Exercise task 1
Copy these lines from the records verbatim, beginning at the line that contains "find all bracelets" and continuing through the final line of the records.

Extract to read
= = = = =
The 2012 CFL Draft took place on Thursday, May 3, 2012 at 3:00 PM ET on TSN. 45 players were chosen from among eligible players from Canadian Universities across the country, as well as Canadian players playing in the NCAA. The Calgary Stampeders had the most selections with eight, while Hamilton had seven picks. The Toronto Argonauts and Montreal Alouettes each had six and the Edmonton Eskimos and Winnipeg Blue Bombers had five picks. The defending Grey Cup champion BC Lions and the Saskatchewan Roughriders had the fewest selections with just four. A total of three trades involving 11 draft picks in this draft were made on the draft day itself. Of the 45 draft selections, 24 players were drafted from Canadian Interuniversity Sport institutions, which is the lowest percentage of CIS players taken since 2006 (26 of 50, 52%, were selected then). It is also the lowest number of CIS players taken since the 2000 CFL Draft when just 22 out of 46 players were chosen.

The first two rounds were broadcast live on TSN with CFL Commissioner Mark Cohon announcing each selection. The production was hosted by Rod Black and featured the CFL on TSN panel which included Duane Forde, Chris Schultz, Dave Naylor, Farhan Lalji, Blake Nill, Jeff Cummins, and Stefan Ptaszek who analyzed the teams' needs and picks.

Top prospects 
60 of the top Canadian athletes attended the 2012 CFL Evaluation Camp which took place March 2–4 in Toronto. Below is a table with the CFL Scouting Bureau rankings of the top CFL Draft prospects.

Trades
In the explanations below, (D) denotes trades that took place during the draft, while (PD) indicates trades completed pre-draft.

Round one
 Montreal → BC (PD). Montreal traded this selection to BC for Sean Whyte.
 Toronto → Edmonton (PD). Toronto traded this selection, Steven Jyles and Grant Shaw to Edmonton for Ricky Ray.
 Edmonton → BC (D). Edmonton traded this selection and the 20th overall pick in this year's draft to BC for the fourth overall pick, the 14th overall pick, and the 38th overall pick in this year's draft.
 BC → Edmonton (D). BC traded this selection, the 14th overall pick, and the 38th overall pick in this year's draft to Edmonton for the second overall pick and the 20th overall pick in this year's draft.
 Hamilton → Winnipeg (D). Hamilton traded this selection to Winnipeg for the eighth overall pick in the 2012 CFL Draft and the 13th overall pick in the 2012 CFL Draft.
= = = = =
Items from a labeling collection:
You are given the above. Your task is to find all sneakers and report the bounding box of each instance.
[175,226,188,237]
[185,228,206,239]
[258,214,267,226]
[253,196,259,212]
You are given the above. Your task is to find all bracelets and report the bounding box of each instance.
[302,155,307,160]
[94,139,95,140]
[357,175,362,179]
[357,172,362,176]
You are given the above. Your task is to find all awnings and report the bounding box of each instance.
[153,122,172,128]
= = = = =
Exercise task 2
In the passage on the 2012 CFL Draft, rewrite the portion that begins at the words "Edmonton → BC" and ends after "2012 CFL Draft.", substituting "overall selection" for "overall pick" throughout.

Final answer 1
You are given the above. Your task is to find all bracelets and report the bounding box of each instance.
[302,155,307,160]
[94,139,95,140]
[357,175,362,179]
[357,172,362,176]
You are given the above. Your task is to find all awnings and report the bounding box of each instance.
[153,122,172,128]

Final answer 2
Edmonton → BC (D). Edmonton traded this selection and the 20th overall selection in this year's draft to BC for the fourth overall selection, the 14th overall selection, and the 38th overall selection in this year's draft.
 BC → Edmonton (D). BC traded this selection, the 14th overall selection, and the 38th overall selection in this year's draft to Edmonton for the second overall selection and the 20th overall selection in this year's draft.
 Hamilton → Winnipeg (D). Hamilton traded this selection to Winnipeg for the eighth overall selection in the 2012 CFL Draft and the 13th overall selection in the 2012 CFL Draft.